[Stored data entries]
◆ ◆ ◆ ◆ ◆
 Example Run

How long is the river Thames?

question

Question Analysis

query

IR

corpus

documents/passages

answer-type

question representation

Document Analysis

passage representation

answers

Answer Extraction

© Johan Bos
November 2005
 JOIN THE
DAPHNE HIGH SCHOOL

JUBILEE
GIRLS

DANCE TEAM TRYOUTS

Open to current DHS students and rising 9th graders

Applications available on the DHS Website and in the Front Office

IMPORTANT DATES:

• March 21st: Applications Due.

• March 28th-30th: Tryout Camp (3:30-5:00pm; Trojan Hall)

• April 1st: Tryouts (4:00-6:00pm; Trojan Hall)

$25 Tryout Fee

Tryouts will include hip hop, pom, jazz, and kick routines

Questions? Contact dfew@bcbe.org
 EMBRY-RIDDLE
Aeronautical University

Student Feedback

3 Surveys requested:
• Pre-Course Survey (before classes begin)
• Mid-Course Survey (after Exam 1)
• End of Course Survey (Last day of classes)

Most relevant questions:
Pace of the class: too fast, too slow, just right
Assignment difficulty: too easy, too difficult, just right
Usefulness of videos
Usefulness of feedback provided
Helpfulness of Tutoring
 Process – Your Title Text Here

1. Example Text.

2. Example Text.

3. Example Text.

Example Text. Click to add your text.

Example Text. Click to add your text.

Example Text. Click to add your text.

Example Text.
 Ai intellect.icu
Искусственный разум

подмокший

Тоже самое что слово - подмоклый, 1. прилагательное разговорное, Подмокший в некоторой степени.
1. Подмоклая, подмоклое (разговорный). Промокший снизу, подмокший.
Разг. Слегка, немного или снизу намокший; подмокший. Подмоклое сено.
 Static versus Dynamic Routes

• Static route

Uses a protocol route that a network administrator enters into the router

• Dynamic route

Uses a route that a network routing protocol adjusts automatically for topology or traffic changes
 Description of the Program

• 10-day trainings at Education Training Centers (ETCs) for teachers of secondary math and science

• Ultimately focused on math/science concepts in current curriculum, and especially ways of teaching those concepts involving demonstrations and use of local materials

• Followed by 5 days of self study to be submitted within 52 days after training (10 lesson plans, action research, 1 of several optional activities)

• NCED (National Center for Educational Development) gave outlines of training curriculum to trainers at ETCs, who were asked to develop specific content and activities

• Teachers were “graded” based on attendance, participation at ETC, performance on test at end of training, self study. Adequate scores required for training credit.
◆ ◆ ◆ ◆ ◆
Task directions: What is needed here is every record above, repeated exactly.

Answer space:
 Example Run

How long is the river Thames?

question

Question Analysis

query

IR

corpus

documents/passages

answer-type

question representation

Document Analysis

passage representation

answers

Answer Extraction

© Johan Bos
November 2005
 JOIN THE
DAPHNE HIGH SCHOOL

JUBILEE
GIRLS

DANCE TEAM TRYOUTS

Open to current DHS students and rising 9th graders

Applications available on the DHS Website and in the Front Office

IMPORTANT DATES:

• March 21st: Applications Due.

• March 28th-30th: Tryout Camp (3:30-5:00pm; Trojan Hall)

• April 1st: Tryouts (4:00-6:00pm; Trojan Hall)

$25 Tryout Fee

Tryouts will include hip hop, pom, jazz, and kick routines

Questions? Contact dfew@bcbe.org
 EMBRY-RIDDLE
Aeronautical University

Student Feedback

3 Surveys requested:
• Pre-Course Survey (before classes begin)
• Mid-Course Survey (after Exam 1)
• End of Course Survey (Last day of classes)

Most relevant questions:
Pace of the class: too fast, too slow, just right
Assignment difficulty: too easy, too difficult, just right
Usefulness of videos
Usefulness of feedback provided
Helpfulness of Tutoring
 Process – Your Title Text Here

1. Example Text.

2. Example Text.

3. Example Text.

Example Text. Click to add your text.

Example Text. Click to add your text.

Example Text. Click to add your text.

Example Text.
 Ai intellect.icu
Искусственный разум

подмокший

Тоже самое что слово - подмоклый, 1. прилагательное разговорное, Подмокший в некоторой степени.
1. Подмоклая, подмоклое (разговорный). Промокший снизу, подмокший.
Разг. Слегка, немного или снизу намокший; подмокший. Подмоклое сено.
 Static versus Dynamic Routes

• Static route

Uses a protocol route that a network administrator enters into the router

• Dynamic route

Uses a route that a network routing protocol adjusts automatically for topology or traffic changes
 Description of the Program

• 10-day trainings at Education Training Centers (ETCs) for teachers of secondary math and science

• Ultimately focused on math/science concepts in current curriculum, and especially ways of teaching those concepts involving demonstrations and use of local materials

• Followed by 5 days of self study to be submitted within 52 days after training (10 lesson plans, action research, 1 of several optional activities)

• NCED (National Center for Educational Development) gave outlines of training curriculum to trainers at ETCs, who were asked to develop specific content and activities

• Teachers were “graded” based on attendance, participation at ETC, performance on test at end of training, self study. Adequate scores required for training credit.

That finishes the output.